Record extracts

↓↓↓

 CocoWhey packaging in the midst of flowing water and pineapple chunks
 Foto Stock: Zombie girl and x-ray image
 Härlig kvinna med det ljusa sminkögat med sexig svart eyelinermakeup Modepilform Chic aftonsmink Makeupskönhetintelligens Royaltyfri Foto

↑↑↑
↓↓↓

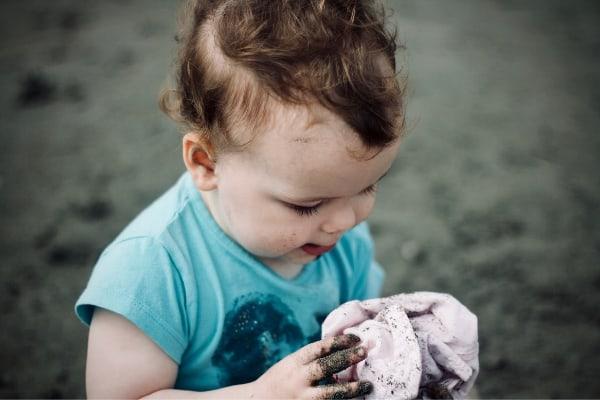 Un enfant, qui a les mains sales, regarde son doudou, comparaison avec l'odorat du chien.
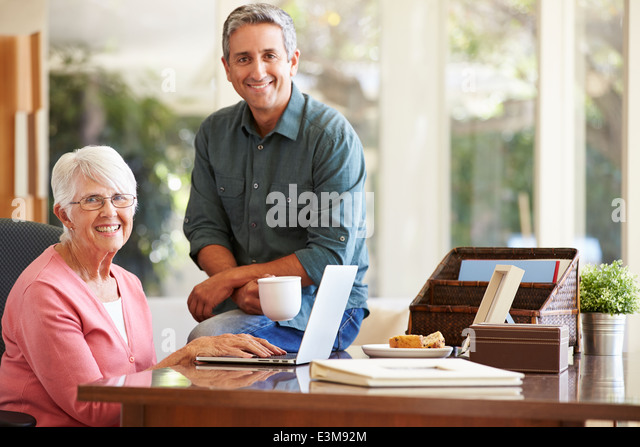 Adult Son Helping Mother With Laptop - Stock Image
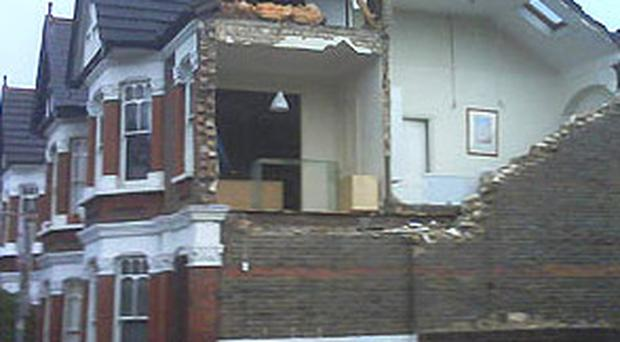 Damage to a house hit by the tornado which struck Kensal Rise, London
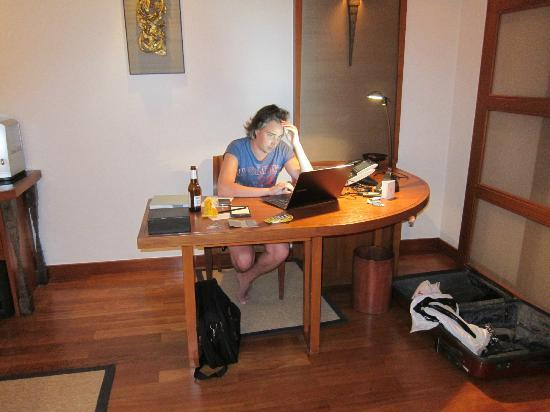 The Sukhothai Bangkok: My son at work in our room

↑↑↑

Task objective
Show every line from the entries that includes the word "Foto".

Output of the task
 Foto Stock: Zombie girl and x-ray image
 Härlig kvinna med det ljusa sminkögat med sexig svart eyelinermakeup Modepilform Chic aftonsmink Makeupskönhetintelligens Royaltyfri Foto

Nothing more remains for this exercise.